#### Task set
A. In the Oma1 figure legend, which dye was used to stain cells for measuring endogenous superoxide levels?
B. List every length of time that the Oma1 figure legend gives for culturing synchronized cells in YPD medium before spotting in panel (B).

Top of Selected excerpt

Figure 1. Deletion of Oma1 leads to progressive mitochondrial dysfunction.

(A) Electrophoretic analyses of mitochondria from wild-type (WT) strain with Oma1-13xMyc chromosomal tag isolated at exponential (12 h post-inoculation, A₆₀₀ of 0.8; Log.) and stationary (48 h post-inoculation, A₆₀₀ of 8.0; Stat.) phases of growth. Mitochondria (70 μg) were solubilized with 1.5% digitonin and subjected to BN-PAGE; 20 μg of mitochondria were used for SDS-PAGE. Oma1 was detected by immunoblotting with anti-Myc. Monomeric form of Complex V (V; BN-PAGE loading control) visualized with anti-F₁ serum; porin was SDS-PAGE loading control. Source data (full-length blots) are available online in Supplementary information. (B) Respiratory growth of WT and oma1Δ strains. Synchronized cells were cultured in YPD medium for 0.5 (12 hours), 4 and 8 days at 28 °C and spotted onto YPD (Glucose) or YPGL (Glycerol/Lactate) plates. Pictures taken after 2 (YPD) or 4 (YPGL) days of growth at 28 °C. (C) WT and oma1Δ strains were grown in YPD medium for indicated number of days, diluted to 600 cells and plated on YPGL plates. Following a 4-days incubation at 28 °C, number of colony forming units was determined (n = 3 biologically independent experiments). The values were normalized to number of colonies that each strain formed when cultured on glucose-supplemented plates. (D) Endogenous superoxide levels in WT and oma1Δ cells. Log-phase cells stained with O₂^.−-specific dye dihydroethidium (DHE) were analyzed by flow cytometry (n = 4). (E) Oxygen consumption of synchronized WT and oma1Δ cells at log (A₆₀₀ of 0.8) and stationary (A₆₀₀ of 8.0) stages of growth; n = 3 independent cultures per each strain. (F) Mitochondrial membrane potential of WT and oma1Δ strains during log and stationary growth, assessed by flow cytometry analysis of JC-1-stained cells (n = 3). Data represent mean values ± S.D. **p < 0.01, *p < 0.05, n.s. =  non-significant (t-test).

Bottom of Selected excerpt
Top of Data segment

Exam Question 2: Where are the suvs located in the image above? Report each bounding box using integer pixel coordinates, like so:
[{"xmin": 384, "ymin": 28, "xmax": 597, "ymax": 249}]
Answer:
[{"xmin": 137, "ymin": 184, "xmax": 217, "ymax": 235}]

Bottom of Data segment

#### Answer set
A. Dihydroethidium (DHE)

B. 0.5 days (12 hours), 4 days, 8 days